Outcomes over Outputs
Once a team is effective at building things, it becomes important to ensure they’re building things that create value. Creating potentially releasable software every few weeks is a great starting point, but ultimately it only provides value to the company and customers or users if someone is using what the team is building.
There are a lot of different ways people talk about this. Joshua Sieden concisely addresses this in his book Outcomes over Outputs. Marty Cagan touches on this when discussing Value Risk and whether customers will choose to buy or use something. Whatever terminology you prefer, the sustainable way to deliver software is by iteratively changing user behavior; focusing on the stuff you build is not enough.

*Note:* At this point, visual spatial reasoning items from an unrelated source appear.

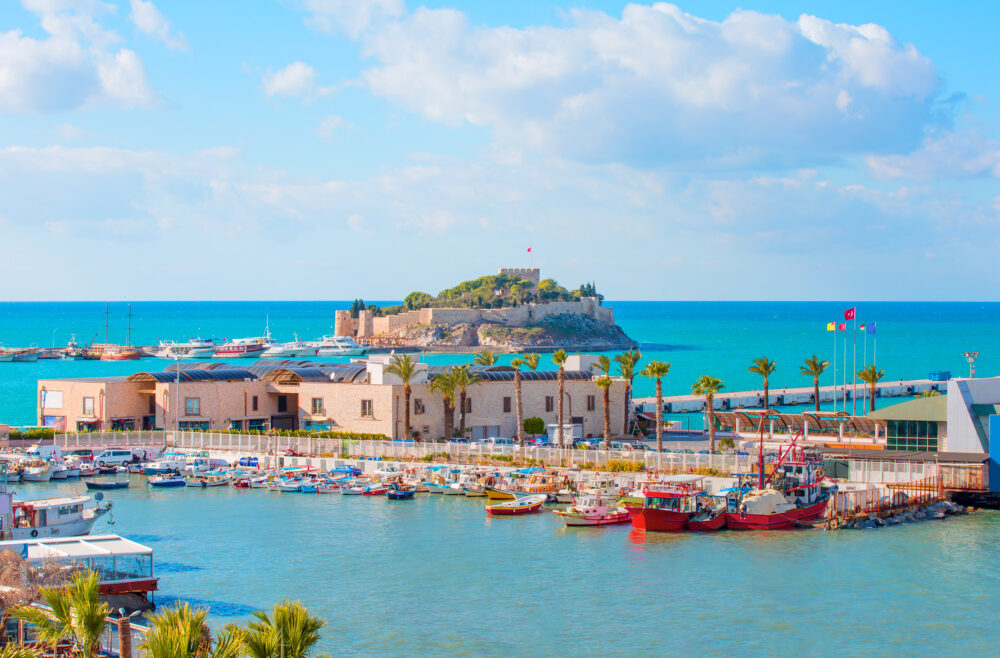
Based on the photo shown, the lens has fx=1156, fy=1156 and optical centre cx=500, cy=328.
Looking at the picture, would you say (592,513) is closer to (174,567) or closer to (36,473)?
(174,567)

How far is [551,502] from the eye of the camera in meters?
51.1

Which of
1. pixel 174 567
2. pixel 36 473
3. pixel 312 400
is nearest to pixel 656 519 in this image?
pixel 174 567

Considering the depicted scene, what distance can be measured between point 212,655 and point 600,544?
2626 cm

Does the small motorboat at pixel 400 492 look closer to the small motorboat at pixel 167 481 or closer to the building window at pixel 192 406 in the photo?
the small motorboat at pixel 167 481

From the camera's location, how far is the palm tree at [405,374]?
61.8 metres

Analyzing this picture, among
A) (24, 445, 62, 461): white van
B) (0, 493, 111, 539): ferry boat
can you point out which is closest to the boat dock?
(24, 445, 62, 461): white van

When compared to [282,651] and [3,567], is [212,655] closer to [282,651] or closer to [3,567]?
[282,651]

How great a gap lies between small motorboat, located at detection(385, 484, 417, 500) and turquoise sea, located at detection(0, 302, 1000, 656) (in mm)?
616

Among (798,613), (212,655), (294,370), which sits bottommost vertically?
(798,613)

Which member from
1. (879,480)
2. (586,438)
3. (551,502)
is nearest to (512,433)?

Product Mindset & Product Strategy
At this point, our team can get small chunks of work Done and they know how to iteratively change user behavior. Next up is a Product Mindset and a Product Strategy. In addition to a focus on user value, a Product Mindset means a focus on the Product in the long term, not just a series of discrete projects with a start and end. A team focused on the Product will track usage and other KPIs over time and continue to iterate. This could also include the related concept of Missionaries vs. Mercenaries. We want teams that are engaged and understand both the users and the business.

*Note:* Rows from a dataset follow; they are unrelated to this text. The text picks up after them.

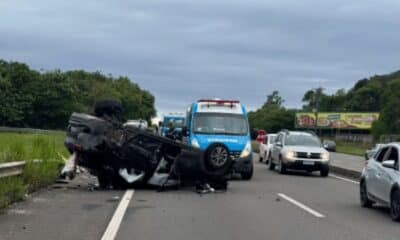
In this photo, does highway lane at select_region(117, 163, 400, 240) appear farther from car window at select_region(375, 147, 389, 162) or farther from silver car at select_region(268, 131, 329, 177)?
silver car at select_region(268, 131, 329, 177)

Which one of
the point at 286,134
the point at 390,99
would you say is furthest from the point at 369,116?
the point at 286,134

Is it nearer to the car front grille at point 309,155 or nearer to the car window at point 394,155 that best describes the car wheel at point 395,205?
the car window at point 394,155

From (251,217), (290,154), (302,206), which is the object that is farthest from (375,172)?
(290,154)

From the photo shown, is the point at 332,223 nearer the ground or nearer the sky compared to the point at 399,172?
nearer the ground

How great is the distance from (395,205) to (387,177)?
83 cm

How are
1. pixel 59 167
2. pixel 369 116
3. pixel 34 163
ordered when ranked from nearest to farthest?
pixel 34 163 < pixel 59 167 < pixel 369 116

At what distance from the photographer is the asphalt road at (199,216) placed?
11.3 m

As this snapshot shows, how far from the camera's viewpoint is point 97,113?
62.6 ft

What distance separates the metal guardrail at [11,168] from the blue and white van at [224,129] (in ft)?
25.3

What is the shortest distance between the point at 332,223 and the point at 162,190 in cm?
678

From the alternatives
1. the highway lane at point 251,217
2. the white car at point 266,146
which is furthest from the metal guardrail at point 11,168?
the white car at point 266,146

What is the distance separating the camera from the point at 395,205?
1384 cm

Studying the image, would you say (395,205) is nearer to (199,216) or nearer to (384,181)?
(384,181)

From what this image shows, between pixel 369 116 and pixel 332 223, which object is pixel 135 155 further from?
pixel 369 116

Along with a Product Mindset, we need a Product Strategy and Product Vision. The Vision is where we want to go, and the Strategy is how we get there. It is not enough to focus on Outcomes if we have disconnected ad-hoc projects that are not effectively moving us toward our aspirational vision.
DORA Metrics & Continuous Delivery
We’re doing great! Our team can now consistently deliver small vertical slices of work, they know how to select opportunities that drive user behavior, and those opportunities are moving us toward our long-term vision. Now the team needs to continue improving their ability to provide value more frequently and more reliably.
Specifically where to focus on improving is very dependent on a team’s current state. Teams that are used to releasing new value to customers every few months can work to shrink that time until it’s no more than a few weeks. They can also work toward deploying behind feature flags so that they’re iteratively getting code to Production even if it is not user-facing.
Teams that have a high percentage of releases that either have to be rolled back or introduce issues should prioritize investment that allows for higher quality.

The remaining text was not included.